# LCD Monitor für CAD Anwendung



## lew (14. Dezember 2008)

*LCD Monitor für CAD Anwendung*

Hallo, 200 Euro will ich maximal für einen neuen Monitor ausgeben. Eine hohe Auflösung ist Pflicht...min. 1920x1600

was könnt ihr mir da empfehlen?


----------



## FortunaGamer (15. Dezember 2008)

*AW: LCD Monitor für CAD Anwendung*

Für 200 bekommst du glaube ich nichts, besonders mit der Auflösung.

EIZO: High-End LCD Monitore
Guck auf der Seite sind gute Monitore aber nicht für denn Preis.
Oder meinst du 2000€ wenn ja dann bist du da Richtig^^

Gruß,
Vincent


----------



## SkastYX (15. Dezember 2008)

*AW: LCD Monitor für CAD Anwendung*

Also Eizo ist das NonplusUltra was Bildbearbeitung etc angeht, aber für CAD reicht auch ein normaler Monitor, es geht ja selten um die genaue Darstellung von Farben.

Eigentlich kannst du für CAD das Billigste nehmen, Kriterien wie die Reaktionszeit entfallen ja.
Aber für 200... ein wenig mehr wirst du in der Auflösung auf jeden Fall ausgeben müssen.


----------



## Overlocked (15. Dezember 2008)

* Aufgabenstellung 1:
Beantworte anhand der Forendiskussion:
(a) Wie viel Geld will lew höchstens für den neuen Monitor ausgeben?
(b) Welche Auflösung fordert lew mindestens?
(c) Welches Kriterium entfällt laut SkastYX bei CAD?
* Aufgabenstellung 2: Schreibe die Forendiskussion von „## SkastYX (15.“ bis „Fall ausgeben müssen.“ noch einmal ab und tausche dabei „Bildbearbeitung“ gegen „Fotobearbeitung“ aus.

* Vorliegende Auflistung:
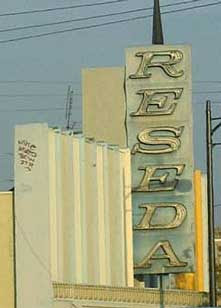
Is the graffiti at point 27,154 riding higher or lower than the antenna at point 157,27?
lower

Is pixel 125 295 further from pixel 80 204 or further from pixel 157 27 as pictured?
pixel 157 27

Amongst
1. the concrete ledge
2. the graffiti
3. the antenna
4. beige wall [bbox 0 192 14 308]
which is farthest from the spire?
beige wall [bbox 0 192 14 308]

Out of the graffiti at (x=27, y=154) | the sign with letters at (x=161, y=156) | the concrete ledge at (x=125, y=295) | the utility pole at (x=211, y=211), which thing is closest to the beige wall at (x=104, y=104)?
the sign with letters at (x=161, y=156)

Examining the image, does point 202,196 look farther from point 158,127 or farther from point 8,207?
point 8,207

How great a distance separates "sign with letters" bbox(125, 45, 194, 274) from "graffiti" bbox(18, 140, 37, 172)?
24.0 feet

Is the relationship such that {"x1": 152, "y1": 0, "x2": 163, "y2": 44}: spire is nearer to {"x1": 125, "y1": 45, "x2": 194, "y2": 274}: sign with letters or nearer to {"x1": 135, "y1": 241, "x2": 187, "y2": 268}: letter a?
{"x1": 125, "y1": 45, "x2": 194, "y2": 274}: sign with letters

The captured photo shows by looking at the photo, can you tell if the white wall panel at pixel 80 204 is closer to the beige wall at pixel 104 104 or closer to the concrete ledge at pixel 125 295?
the concrete ledge at pixel 125 295

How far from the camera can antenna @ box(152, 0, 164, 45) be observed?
129 ft

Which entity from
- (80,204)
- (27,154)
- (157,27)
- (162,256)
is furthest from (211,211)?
(157,27)

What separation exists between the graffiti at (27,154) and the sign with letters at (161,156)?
7.30 metres

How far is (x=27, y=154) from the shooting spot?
92.4 feet

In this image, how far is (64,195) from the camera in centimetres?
2959

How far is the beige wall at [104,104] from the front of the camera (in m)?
35.8

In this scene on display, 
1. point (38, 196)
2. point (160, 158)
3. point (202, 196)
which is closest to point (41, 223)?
point (38, 196)
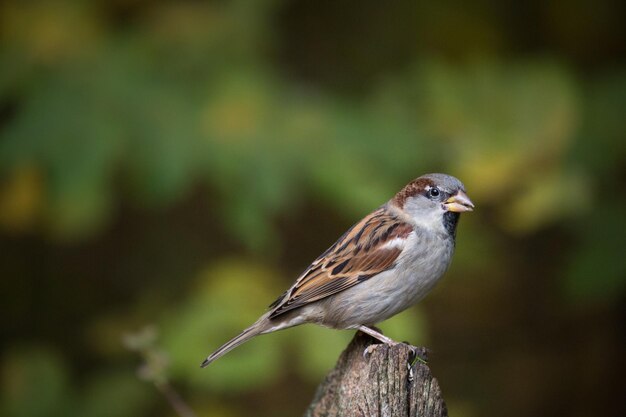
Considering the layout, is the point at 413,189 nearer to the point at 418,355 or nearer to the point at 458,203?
the point at 458,203

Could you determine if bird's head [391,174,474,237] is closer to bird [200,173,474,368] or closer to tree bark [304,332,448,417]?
bird [200,173,474,368]

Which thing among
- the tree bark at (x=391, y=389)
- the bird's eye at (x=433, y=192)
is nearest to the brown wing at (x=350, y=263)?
the bird's eye at (x=433, y=192)

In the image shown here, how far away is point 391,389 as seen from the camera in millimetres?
1995

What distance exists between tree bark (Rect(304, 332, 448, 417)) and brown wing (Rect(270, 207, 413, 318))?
609 millimetres

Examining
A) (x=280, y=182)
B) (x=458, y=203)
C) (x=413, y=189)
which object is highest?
(x=280, y=182)

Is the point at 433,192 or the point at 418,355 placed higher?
the point at 433,192

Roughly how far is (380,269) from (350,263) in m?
0.11

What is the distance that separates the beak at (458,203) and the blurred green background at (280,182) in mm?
459

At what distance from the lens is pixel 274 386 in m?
4.73

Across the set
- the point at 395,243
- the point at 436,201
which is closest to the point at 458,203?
the point at 436,201

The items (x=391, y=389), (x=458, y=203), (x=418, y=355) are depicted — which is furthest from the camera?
(x=458, y=203)

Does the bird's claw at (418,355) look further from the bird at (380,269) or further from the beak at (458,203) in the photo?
the beak at (458,203)

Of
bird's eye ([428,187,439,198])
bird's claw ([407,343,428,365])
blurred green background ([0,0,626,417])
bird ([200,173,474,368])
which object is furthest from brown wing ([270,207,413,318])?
bird's claw ([407,343,428,365])

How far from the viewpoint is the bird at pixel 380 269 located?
269 cm
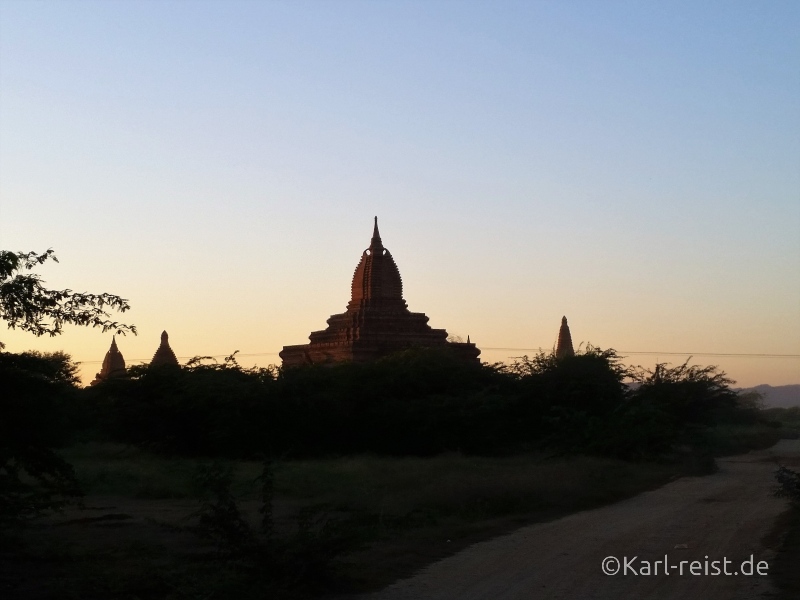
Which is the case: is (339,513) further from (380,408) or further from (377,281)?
(377,281)

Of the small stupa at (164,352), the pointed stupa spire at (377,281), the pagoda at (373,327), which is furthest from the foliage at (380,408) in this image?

* Lösung 1:
(a) 200 Euro
(b) 1920x1600
(c) die Reaktionszeit

* Lösung 2:
## SkastYX (15. Dezember 2008)

*AW: LCD Monitor für CAD Anwendung*

Also Eizo ist das NonplusUltra was Fotobearbeitung etc angeht, aber für CAD reicht auch ein normaler Monitor, es geht ja selten um die genaue Darstellung von Farben.

Eigentlich kannst du für CAD das Billigste nehmen, Kriterien wie die Reaktionszeit entfallen ja.
Aber für 200... ein wenig mehr wirst du in der Auflösung auf jeden Fall ausgeben müssen.